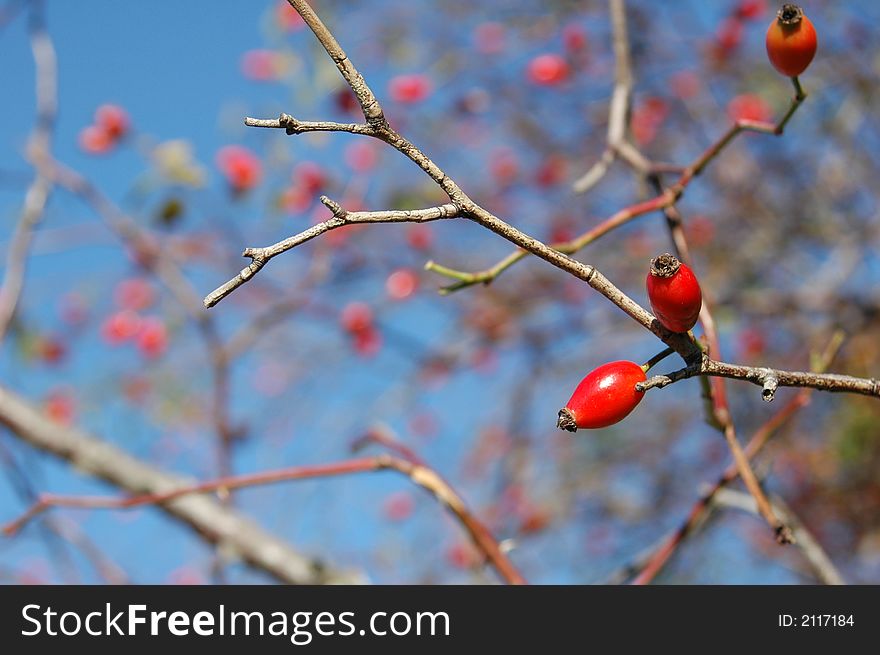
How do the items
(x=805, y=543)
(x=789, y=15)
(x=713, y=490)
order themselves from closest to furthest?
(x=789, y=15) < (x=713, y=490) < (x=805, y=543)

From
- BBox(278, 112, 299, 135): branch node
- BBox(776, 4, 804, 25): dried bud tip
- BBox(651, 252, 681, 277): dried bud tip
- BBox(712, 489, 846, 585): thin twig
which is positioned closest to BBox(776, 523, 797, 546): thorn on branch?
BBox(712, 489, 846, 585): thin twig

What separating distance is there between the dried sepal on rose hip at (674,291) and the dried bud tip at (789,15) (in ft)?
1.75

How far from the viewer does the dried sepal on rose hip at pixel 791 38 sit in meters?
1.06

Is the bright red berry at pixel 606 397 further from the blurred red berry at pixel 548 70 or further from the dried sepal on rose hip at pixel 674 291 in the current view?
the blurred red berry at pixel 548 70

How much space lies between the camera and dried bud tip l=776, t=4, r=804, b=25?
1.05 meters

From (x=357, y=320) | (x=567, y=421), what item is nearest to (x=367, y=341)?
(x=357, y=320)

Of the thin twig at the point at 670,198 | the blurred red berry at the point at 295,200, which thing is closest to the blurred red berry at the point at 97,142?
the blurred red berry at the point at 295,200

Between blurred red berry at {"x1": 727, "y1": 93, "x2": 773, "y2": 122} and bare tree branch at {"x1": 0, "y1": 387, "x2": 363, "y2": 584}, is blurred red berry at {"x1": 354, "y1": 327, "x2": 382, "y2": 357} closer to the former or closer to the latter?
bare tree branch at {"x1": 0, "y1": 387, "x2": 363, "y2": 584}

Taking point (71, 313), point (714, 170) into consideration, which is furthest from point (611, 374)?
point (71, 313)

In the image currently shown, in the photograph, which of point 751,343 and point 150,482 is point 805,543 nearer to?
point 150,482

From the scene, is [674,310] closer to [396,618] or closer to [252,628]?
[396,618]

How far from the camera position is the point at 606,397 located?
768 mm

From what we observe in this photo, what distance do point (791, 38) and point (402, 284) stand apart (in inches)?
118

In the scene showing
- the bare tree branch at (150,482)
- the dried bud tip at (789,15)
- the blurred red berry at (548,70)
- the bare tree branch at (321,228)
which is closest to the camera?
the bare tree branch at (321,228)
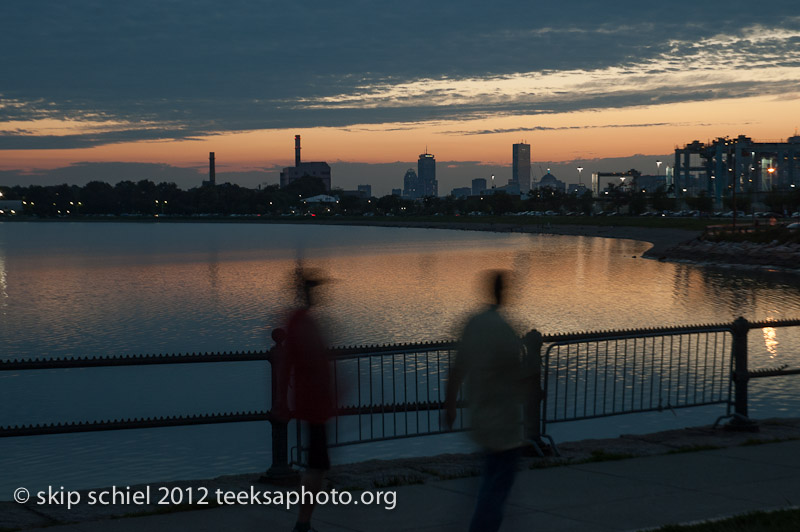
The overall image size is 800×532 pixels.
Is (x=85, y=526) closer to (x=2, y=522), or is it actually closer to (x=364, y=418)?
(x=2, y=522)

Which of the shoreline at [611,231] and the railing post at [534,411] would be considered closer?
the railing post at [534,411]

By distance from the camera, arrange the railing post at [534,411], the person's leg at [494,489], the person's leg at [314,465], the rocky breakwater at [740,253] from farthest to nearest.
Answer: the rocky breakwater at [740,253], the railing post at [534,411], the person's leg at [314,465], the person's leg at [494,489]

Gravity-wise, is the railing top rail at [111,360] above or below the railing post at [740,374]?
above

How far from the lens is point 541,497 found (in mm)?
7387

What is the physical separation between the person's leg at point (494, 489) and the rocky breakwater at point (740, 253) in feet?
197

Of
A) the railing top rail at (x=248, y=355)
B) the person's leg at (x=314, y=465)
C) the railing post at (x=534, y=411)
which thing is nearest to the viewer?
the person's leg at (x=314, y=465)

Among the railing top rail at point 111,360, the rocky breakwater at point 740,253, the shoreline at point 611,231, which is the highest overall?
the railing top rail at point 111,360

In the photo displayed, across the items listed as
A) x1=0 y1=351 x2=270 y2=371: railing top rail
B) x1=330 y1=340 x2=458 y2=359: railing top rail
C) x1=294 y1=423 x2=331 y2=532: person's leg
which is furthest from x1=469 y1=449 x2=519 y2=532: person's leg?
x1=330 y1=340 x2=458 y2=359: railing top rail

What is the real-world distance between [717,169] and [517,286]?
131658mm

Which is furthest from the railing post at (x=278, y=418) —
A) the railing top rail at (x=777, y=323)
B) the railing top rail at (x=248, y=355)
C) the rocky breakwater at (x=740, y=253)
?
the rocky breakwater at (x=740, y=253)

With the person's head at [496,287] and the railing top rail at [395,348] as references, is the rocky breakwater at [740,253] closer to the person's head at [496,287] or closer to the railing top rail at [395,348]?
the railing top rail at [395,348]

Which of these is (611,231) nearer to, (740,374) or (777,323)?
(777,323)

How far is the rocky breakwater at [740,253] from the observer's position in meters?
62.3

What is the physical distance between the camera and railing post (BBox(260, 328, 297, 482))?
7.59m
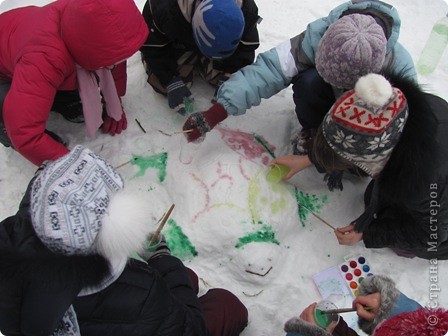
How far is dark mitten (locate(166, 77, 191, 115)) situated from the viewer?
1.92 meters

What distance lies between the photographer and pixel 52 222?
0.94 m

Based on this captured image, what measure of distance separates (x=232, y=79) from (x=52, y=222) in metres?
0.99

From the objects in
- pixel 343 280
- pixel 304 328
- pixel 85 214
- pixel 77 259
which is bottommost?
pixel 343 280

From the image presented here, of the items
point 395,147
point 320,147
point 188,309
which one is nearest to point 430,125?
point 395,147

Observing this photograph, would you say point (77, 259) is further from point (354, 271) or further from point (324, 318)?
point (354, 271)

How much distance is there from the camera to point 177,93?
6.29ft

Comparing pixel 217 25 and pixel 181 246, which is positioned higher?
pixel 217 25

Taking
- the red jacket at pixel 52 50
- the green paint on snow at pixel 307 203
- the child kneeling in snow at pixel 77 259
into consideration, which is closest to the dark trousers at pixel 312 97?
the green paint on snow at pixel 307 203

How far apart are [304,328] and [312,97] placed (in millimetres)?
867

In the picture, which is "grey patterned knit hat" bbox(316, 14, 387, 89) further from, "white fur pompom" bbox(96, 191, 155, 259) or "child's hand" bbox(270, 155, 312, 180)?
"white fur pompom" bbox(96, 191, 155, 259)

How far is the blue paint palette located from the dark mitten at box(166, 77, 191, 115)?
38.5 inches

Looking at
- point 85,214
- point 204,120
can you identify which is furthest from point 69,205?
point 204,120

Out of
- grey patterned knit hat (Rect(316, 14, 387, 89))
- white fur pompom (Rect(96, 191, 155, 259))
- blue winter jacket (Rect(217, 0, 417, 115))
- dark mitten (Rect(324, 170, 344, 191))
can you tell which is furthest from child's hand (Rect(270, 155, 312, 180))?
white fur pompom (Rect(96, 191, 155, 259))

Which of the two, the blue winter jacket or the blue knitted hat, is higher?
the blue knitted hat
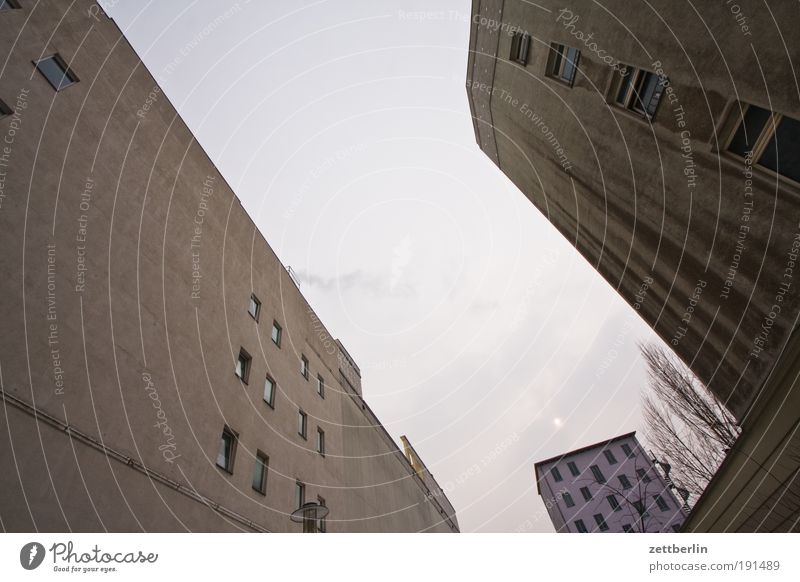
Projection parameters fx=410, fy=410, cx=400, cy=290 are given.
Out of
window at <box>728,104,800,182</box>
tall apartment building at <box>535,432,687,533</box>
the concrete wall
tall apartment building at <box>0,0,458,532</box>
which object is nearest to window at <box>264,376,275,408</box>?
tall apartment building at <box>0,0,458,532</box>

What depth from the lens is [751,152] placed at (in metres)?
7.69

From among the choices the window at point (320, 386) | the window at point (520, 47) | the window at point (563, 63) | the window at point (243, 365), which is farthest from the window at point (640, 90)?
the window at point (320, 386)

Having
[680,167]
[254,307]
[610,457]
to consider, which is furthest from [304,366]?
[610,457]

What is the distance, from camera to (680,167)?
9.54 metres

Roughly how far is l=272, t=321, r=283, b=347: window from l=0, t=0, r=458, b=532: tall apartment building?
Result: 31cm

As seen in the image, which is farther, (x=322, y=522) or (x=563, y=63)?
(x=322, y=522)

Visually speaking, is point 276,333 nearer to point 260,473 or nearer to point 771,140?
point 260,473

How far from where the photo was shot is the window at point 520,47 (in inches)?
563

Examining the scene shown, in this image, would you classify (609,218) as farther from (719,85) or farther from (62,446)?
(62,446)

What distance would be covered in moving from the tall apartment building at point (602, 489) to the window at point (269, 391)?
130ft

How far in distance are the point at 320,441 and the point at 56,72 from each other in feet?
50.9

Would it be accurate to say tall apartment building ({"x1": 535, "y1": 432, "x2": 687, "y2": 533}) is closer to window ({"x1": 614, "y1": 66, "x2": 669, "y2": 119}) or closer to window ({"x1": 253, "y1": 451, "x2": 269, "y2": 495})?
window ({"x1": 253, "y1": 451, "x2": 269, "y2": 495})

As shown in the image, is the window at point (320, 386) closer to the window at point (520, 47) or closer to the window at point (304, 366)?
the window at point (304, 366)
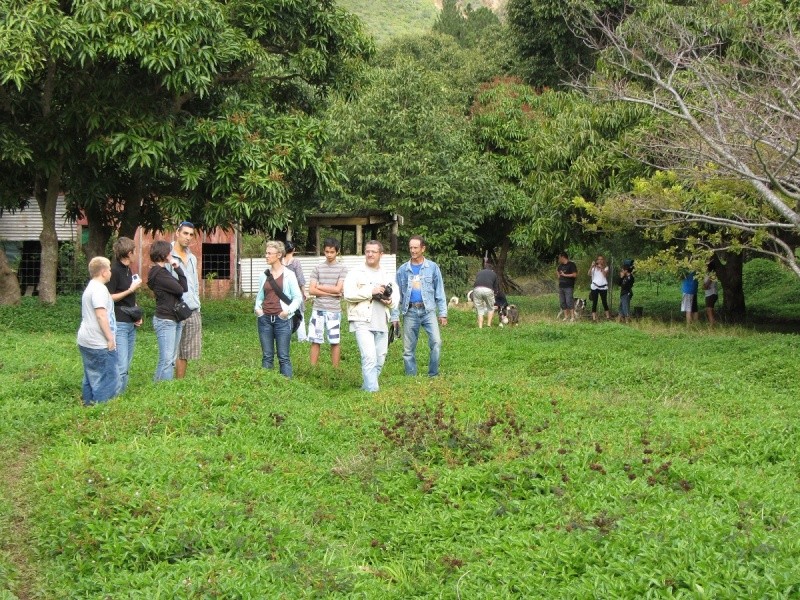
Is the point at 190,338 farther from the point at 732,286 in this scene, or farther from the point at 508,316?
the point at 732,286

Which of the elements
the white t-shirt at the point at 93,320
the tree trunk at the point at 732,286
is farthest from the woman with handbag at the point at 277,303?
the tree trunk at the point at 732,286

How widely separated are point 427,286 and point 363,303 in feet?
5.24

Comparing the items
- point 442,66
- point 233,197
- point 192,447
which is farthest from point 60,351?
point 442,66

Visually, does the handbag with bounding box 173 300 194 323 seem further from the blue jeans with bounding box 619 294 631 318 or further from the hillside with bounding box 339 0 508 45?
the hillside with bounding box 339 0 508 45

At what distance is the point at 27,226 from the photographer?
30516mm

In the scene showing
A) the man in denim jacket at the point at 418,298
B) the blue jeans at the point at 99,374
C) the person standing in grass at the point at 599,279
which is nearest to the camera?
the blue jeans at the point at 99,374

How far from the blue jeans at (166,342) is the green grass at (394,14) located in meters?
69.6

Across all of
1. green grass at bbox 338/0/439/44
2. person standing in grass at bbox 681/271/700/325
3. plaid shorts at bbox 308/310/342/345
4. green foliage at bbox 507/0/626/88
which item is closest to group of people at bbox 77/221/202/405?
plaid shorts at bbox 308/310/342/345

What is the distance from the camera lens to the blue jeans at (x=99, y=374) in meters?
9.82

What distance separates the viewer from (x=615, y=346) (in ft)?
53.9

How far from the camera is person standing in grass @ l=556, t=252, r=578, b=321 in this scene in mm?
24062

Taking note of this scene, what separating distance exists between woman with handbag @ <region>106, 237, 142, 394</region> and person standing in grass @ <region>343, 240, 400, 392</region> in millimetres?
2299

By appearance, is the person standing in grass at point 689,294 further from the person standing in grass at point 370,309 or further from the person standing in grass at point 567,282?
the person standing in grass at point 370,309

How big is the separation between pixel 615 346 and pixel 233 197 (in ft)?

================

● **THE EXERCISE**
Starting at the line that contains "What is the distance from", print every line through the end of the listing, word for word. Leave out all the rest.

● **RESPONSE**
What is the distance from the camera lens to the blue jeans at (x=99, y=374) in meters?
9.82

What distance separates the viewer from (x=615, y=346) (in ft)?
53.9

How far from the camera is person standing in grass @ l=556, t=252, r=578, b=321 in this scene in mm?
24062

Taking note of this scene, what separating distance exists between woman with handbag @ <region>106, 237, 142, 394</region> and person standing in grass @ <region>343, 240, 400, 392</region> in millimetres?
2299

By appearance, is the person standing in grass at point 689,294 further from the person standing in grass at point 370,309 or further from the person standing in grass at point 567,282?
the person standing in grass at point 370,309

How big is the separation between pixel 615 346 and pixel 233 197 (in ft)?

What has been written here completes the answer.